I had to look up what a Capstone is. How great that it got published! Tana Hoban sounds like an interesting subject although I confess I did not know who she was until I looked her up.

I am eager to see what you think of Middlemarch. I loved They Do It With Mirrors by Christie. I hope you like it. How do you keep up with all that reading?

CLM said...

Tracy, I am really enjoying Middlemarch but had to take a break to reread Seventeenth Summer tonight. I find this book so vivid and romantic that I was astonished some of the others in my group could barely finish! I did not think I had reread it very many times but there were several places where I knew the exact language the author had used. It is very dated but I really like it.

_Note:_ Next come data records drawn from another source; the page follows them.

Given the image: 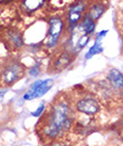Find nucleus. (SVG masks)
Instances as JSON below:
<instances>
[{"label":"nucleus","instance_id":"obj_1","mask_svg":"<svg viewBox=\"0 0 123 146\" xmlns=\"http://www.w3.org/2000/svg\"><path fill=\"white\" fill-rule=\"evenodd\" d=\"M73 123L72 110L67 103L59 102L54 105L48 116V122L45 127V134L48 137L55 138L68 131Z\"/></svg>","mask_w":123,"mask_h":146},{"label":"nucleus","instance_id":"obj_2","mask_svg":"<svg viewBox=\"0 0 123 146\" xmlns=\"http://www.w3.org/2000/svg\"><path fill=\"white\" fill-rule=\"evenodd\" d=\"M64 21L59 16H53L48 19V31L45 38V45L48 48H54L57 46L59 38L63 33Z\"/></svg>","mask_w":123,"mask_h":146},{"label":"nucleus","instance_id":"obj_3","mask_svg":"<svg viewBox=\"0 0 123 146\" xmlns=\"http://www.w3.org/2000/svg\"><path fill=\"white\" fill-rule=\"evenodd\" d=\"M23 75H24V67L17 61H11L3 68L1 78L6 85H12L17 80H19L23 77Z\"/></svg>","mask_w":123,"mask_h":146},{"label":"nucleus","instance_id":"obj_4","mask_svg":"<svg viewBox=\"0 0 123 146\" xmlns=\"http://www.w3.org/2000/svg\"><path fill=\"white\" fill-rule=\"evenodd\" d=\"M86 2L84 0H78V1H74V3L68 8L67 11V25H68V29H74L80 20L82 19V15L85 11Z\"/></svg>","mask_w":123,"mask_h":146},{"label":"nucleus","instance_id":"obj_5","mask_svg":"<svg viewBox=\"0 0 123 146\" xmlns=\"http://www.w3.org/2000/svg\"><path fill=\"white\" fill-rule=\"evenodd\" d=\"M53 79H39L36 80L33 85L30 86V89L28 93H26L24 95L25 100H31L35 98L41 97L43 95H45L48 90H50V88L53 87Z\"/></svg>","mask_w":123,"mask_h":146},{"label":"nucleus","instance_id":"obj_6","mask_svg":"<svg viewBox=\"0 0 123 146\" xmlns=\"http://www.w3.org/2000/svg\"><path fill=\"white\" fill-rule=\"evenodd\" d=\"M76 110L82 114L86 115H94L100 110V105L98 100L92 97L82 98L76 104Z\"/></svg>","mask_w":123,"mask_h":146},{"label":"nucleus","instance_id":"obj_7","mask_svg":"<svg viewBox=\"0 0 123 146\" xmlns=\"http://www.w3.org/2000/svg\"><path fill=\"white\" fill-rule=\"evenodd\" d=\"M72 62V55L68 52V50H65L63 54H61L57 59L54 62V67L56 70H63L65 69Z\"/></svg>","mask_w":123,"mask_h":146},{"label":"nucleus","instance_id":"obj_8","mask_svg":"<svg viewBox=\"0 0 123 146\" xmlns=\"http://www.w3.org/2000/svg\"><path fill=\"white\" fill-rule=\"evenodd\" d=\"M104 11H105V6L104 5H102V3H94V5H92L88 8L86 15L90 18H92L94 21H96L98 19H100L102 17V15L104 13Z\"/></svg>","mask_w":123,"mask_h":146},{"label":"nucleus","instance_id":"obj_9","mask_svg":"<svg viewBox=\"0 0 123 146\" xmlns=\"http://www.w3.org/2000/svg\"><path fill=\"white\" fill-rule=\"evenodd\" d=\"M78 27H80V29L84 34H86V35H92L95 31V21L92 18H90L87 15H85L84 18L82 19L81 25H78Z\"/></svg>","mask_w":123,"mask_h":146},{"label":"nucleus","instance_id":"obj_10","mask_svg":"<svg viewBox=\"0 0 123 146\" xmlns=\"http://www.w3.org/2000/svg\"><path fill=\"white\" fill-rule=\"evenodd\" d=\"M108 78L110 80V83L113 85L114 88L116 89H121L123 86V78L121 72H119L118 69H111L108 75Z\"/></svg>","mask_w":123,"mask_h":146},{"label":"nucleus","instance_id":"obj_11","mask_svg":"<svg viewBox=\"0 0 123 146\" xmlns=\"http://www.w3.org/2000/svg\"><path fill=\"white\" fill-rule=\"evenodd\" d=\"M45 0H21L23 9L28 13H33L44 5Z\"/></svg>","mask_w":123,"mask_h":146},{"label":"nucleus","instance_id":"obj_12","mask_svg":"<svg viewBox=\"0 0 123 146\" xmlns=\"http://www.w3.org/2000/svg\"><path fill=\"white\" fill-rule=\"evenodd\" d=\"M90 41V35H86V34H82L81 36L77 38V40L75 41V44H74L73 48H72V52L75 54V52H78V51H81L82 49L85 47L86 45H87V42Z\"/></svg>","mask_w":123,"mask_h":146},{"label":"nucleus","instance_id":"obj_13","mask_svg":"<svg viewBox=\"0 0 123 146\" xmlns=\"http://www.w3.org/2000/svg\"><path fill=\"white\" fill-rule=\"evenodd\" d=\"M101 39H102V38L96 37V40H95L94 45H93V46L90 48V50L86 52V55H85L86 59H90V58H92L93 56H95L96 54H100V52L103 51V47L101 46Z\"/></svg>","mask_w":123,"mask_h":146},{"label":"nucleus","instance_id":"obj_14","mask_svg":"<svg viewBox=\"0 0 123 146\" xmlns=\"http://www.w3.org/2000/svg\"><path fill=\"white\" fill-rule=\"evenodd\" d=\"M9 41L11 42L15 47H21L24 45V41H23V37H21V34L18 33V31H11L9 35Z\"/></svg>","mask_w":123,"mask_h":146},{"label":"nucleus","instance_id":"obj_15","mask_svg":"<svg viewBox=\"0 0 123 146\" xmlns=\"http://www.w3.org/2000/svg\"><path fill=\"white\" fill-rule=\"evenodd\" d=\"M40 73V65H39V62H37L36 65H34L30 69H29V74L31 75V76H38Z\"/></svg>","mask_w":123,"mask_h":146},{"label":"nucleus","instance_id":"obj_16","mask_svg":"<svg viewBox=\"0 0 123 146\" xmlns=\"http://www.w3.org/2000/svg\"><path fill=\"white\" fill-rule=\"evenodd\" d=\"M44 110H45V105H44V104H40V106H39L35 111H33V116H34V117H38V116H40V115L43 114Z\"/></svg>","mask_w":123,"mask_h":146},{"label":"nucleus","instance_id":"obj_17","mask_svg":"<svg viewBox=\"0 0 123 146\" xmlns=\"http://www.w3.org/2000/svg\"><path fill=\"white\" fill-rule=\"evenodd\" d=\"M6 92H7V90H1V92H0V97H1L2 95H5V93H6Z\"/></svg>","mask_w":123,"mask_h":146},{"label":"nucleus","instance_id":"obj_18","mask_svg":"<svg viewBox=\"0 0 123 146\" xmlns=\"http://www.w3.org/2000/svg\"><path fill=\"white\" fill-rule=\"evenodd\" d=\"M53 146H66V145H61V144H55V145H53Z\"/></svg>","mask_w":123,"mask_h":146}]
</instances>
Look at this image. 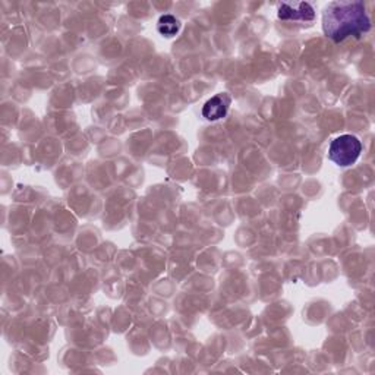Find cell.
Wrapping results in <instances>:
<instances>
[{
  "mask_svg": "<svg viewBox=\"0 0 375 375\" xmlns=\"http://www.w3.org/2000/svg\"><path fill=\"white\" fill-rule=\"evenodd\" d=\"M371 28V21L362 2H333L322 12L324 34L340 43L350 36L359 37Z\"/></svg>",
  "mask_w": 375,
  "mask_h": 375,
  "instance_id": "cell-1",
  "label": "cell"
},
{
  "mask_svg": "<svg viewBox=\"0 0 375 375\" xmlns=\"http://www.w3.org/2000/svg\"><path fill=\"white\" fill-rule=\"evenodd\" d=\"M362 153L361 141L354 135H340L332 141L328 148V158L340 168H347L354 164Z\"/></svg>",
  "mask_w": 375,
  "mask_h": 375,
  "instance_id": "cell-2",
  "label": "cell"
},
{
  "mask_svg": "<svg viewBox=\"0 0 375 375\" xmlns=\"http://www.w3.org/2000/svg\"><path fill=\"white\" fill-rule=\"evenodd\" d=\"M278 18L281 21H302V22H310V21H314L315 11L307 2L281 4L278 6Z\"/></svg>",
  "mask_w": 375,
  "mask_h": 375,
  "instance_id": "cell-3",
  "label": "cell"
},
{
  "mask_svg": "<svg viewBox=\"0 0 375 375\" xmlns=\"http://www.w3.org/2000/svg\"><path fill=\"white\" fill-rule=\"evenodd\" d=\"M232 99L227 92H222L214 96L213 99H210L204 107H202V116L205 117L207 121H219L223 119V117L227 114L229 107H230Z\"/></svg>",
  "mask_w": 375,
  "mask_h": 375,
  "instance_id": "cell-4",
  "label": "cell"
},
{
  "mask_svg": "<svg viewBox=\"0 0 375 375\" xmlns=\"http://www.w3.org/2000/svg\"><path fill=\"white\" fill-rule=\"evenodd\" d=\"M157 30L164 37H173L180 30V22L173 15H163L157 22Z\"/></svg>",
  "mask_w": 375,
  "mask_h": 375,
  "instance_id": "cell-5",
  "label": "cell"
}]
</instances>
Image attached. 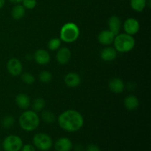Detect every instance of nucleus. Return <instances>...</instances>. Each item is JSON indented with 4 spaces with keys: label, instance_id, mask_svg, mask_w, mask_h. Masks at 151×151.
Here are the masks:
<instances>
[{
    "label": "nucleus",
    "instance_id": "4",
    "mask_svg": "<svg viewBox=\"0 0 151 151\" xmlns=\"http://www.w3.org/2000/svg\"><path fill=\"white\" fill-rule=\"evenodd\" d=\"M80 35V29L78 25L72 22H68L61 27L60 31V39L65 43H73Z\"/></svg>",
    "mask_w": 151,
    "mask_h": 151
},
{
    "label": "nucleus",
    "instance_id": "17",
    "mask_svg": "<svg viewBox=\"0 0 151 151\" xmlns=\"http://www.w3.org/2000/svg\"><path fill=\"white\" fill-rule=\"evenodd\" d=\"M117 55V52L114 47H105L100 53L101 58L105 61H112L114 60Z\"/></svg>",
    "mask_w": 151,
    "mask_h": 151
},
{
    "label": "nucleus",
    "instance_id": "23",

Tana Hoban is not very well known outside of educational picture books but my original topic was an equally obscure author named Constance Savery. I chose both because I wanted to analyze papers from the de Grummond Children's Literature Collection at the University of Southern Mississippi. Alas, some of the Constance Savery materials got destroyed in a flood and they made me pick another topic back in early January 2022. It was very upsetting at the time to have to start my research all over again but I survived.

Cath, I think all of Emily Henry's characters wallow instead of having a conversation that would avoid much wasted time and angst. There must be a lot of people who identify with this miscommunication!

Claire, the topic of Watch Us Shine sounded a bit depressing but she is such an amazing writer! Why doesn't someone make a movie of Love Walked In?